Para chegar ao pontapé inicial dessa escalada de ódio e intolerância dentro da fazenda, o diretor Daniel Bandeira, incisivo e desafiador, já mostrava o marido de Teresa fazendo algo comum dentro das residências nacionais: a falta de compreensão com pessoas – como sua esposa – que possuem algum trauma psicológico. Ele considera a agonia dela uma coisa melindrosa, pedante e afetada. E é assim. Um mal como crises de pânico, no geral, não é visto como algo digno de um processo zeloso de cura, resiliência e afeto. A saúde mental agoniza em diversos lares.

Na fazenda, as reinvindicações mais básicas escancaram o desejo de um Brasil melhor. E expõem um Brasil que ainda mente a seus trabalhadores. E os faz de escravos. A falta dos direitos trabalhistas garantidos pelo artigo 7º da Constituição Federal lamentavelmente ainda é algo imperativo em alguns rincões desse país. Mas a euforia, a agitação e as falsas promessas naquele segundo ato vão se tornando bola de neve a cada frase, vão sendo carregadas de ódio e de falta de equilíbrio até que no estopim do levante, temos dois lados completamente opostos em que não há mais nenhuma chance de solução. E a mise-en-scène aqui não é maniqueísta (não se trata mais de bem x mal).

A morte do discurso devido à tanta incompreensão e trapaça inicia o criminoso terceiro ato. Totalmente niilista aqui. E Teresa? Em meio a seus problemas e ao que se instala na fazenda, ela corre até seu carro blindado para se proteger de alguma forma frente a seus coléricos funcionários. E eles? Precisam medir quais seriam “as vias de fato” a que estariam dispostos a chegar para apagar rastros e vestígios de muita maldade gráfica – sem medida – emplacada ali naquela ‘Propriedade”.


OBRA VISCERAL

Destaque para as cores quentes da fotografia soberana de Pedro Sotero. Aqui, as cores de “Propriedade” fazem com que todos os personagens queimem e pareçam exalar em seus poros uma luta de sobrevivência eterna. A trilha sonora já destoava da imagem naquele primeiro ato. Ela apavorava. Eis ali o alto grau de perigo vindouro num ato singelo e introdutório. De verdade, consegui me ver dentro de uma das obras do grego autoral e alegórico Yorgos Lanthimos, como “Dente Canino” (2009) ou mesmo “O sacrifício do cervo sagrado” (2017).

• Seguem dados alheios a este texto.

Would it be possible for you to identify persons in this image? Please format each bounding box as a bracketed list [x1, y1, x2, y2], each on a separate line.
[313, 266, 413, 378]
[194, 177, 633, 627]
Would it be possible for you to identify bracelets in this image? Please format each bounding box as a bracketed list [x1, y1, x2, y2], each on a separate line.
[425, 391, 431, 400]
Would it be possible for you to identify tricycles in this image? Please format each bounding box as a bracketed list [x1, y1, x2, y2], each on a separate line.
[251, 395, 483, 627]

Cada gota de suor registrada por Daniel Bandeira evoca grandes atuações. Malu Galli está formidável aqui. Os trejeitos que ela traz ao personagem que precisa de cuidados, mas que logo se vê diante de outro conflito e precisa sobreviver é excepcional. Há quem saltasse da cadeira com seus olhos marcados por angústia e apreensão. Um visceral Samuel Santos põe em tela um sujeito que pode ser considerado vilão para alguns. Mas realmente há uma empatia por sua motivação. Sua voz tenra em busca de seu objetivo e o nosso conhecimento prévio de casos desumanos contra os negros pelas fazendas desse nosso interior, principalmente num Nordeste achincalhado por autoridades abomináveis, mostram que o trabalhador quer apenas usufruir daquilo que demandou sua exploração abjeta. Afinal, todos os personagens pretos ali levantaram aquilo que foi o lucro exorbitante do dono do local.

Uma obra que não é para qualquer gosto, mas é absurdamente necessária. Ela vai marcar o Festival. E, mesmo sendo difícil de se raciocinar ainda em seu final, ela certamente contribui para nosso olhar de reparo. É necessária uma maior atuação sim do Ministério do Trabalho e do Ministério Público do Trabalho para que tal pavor não povoe nossa classe operária. A fim de que nosso valorizado trabalhador prospere, o espectador deve gritar e denunciar ao perceber o menor indício de escravismo. Isso nunca sumiu. Ele se camufla. Erradicá-lo é doloroso e às vezes não há vontade para tanto. Triste.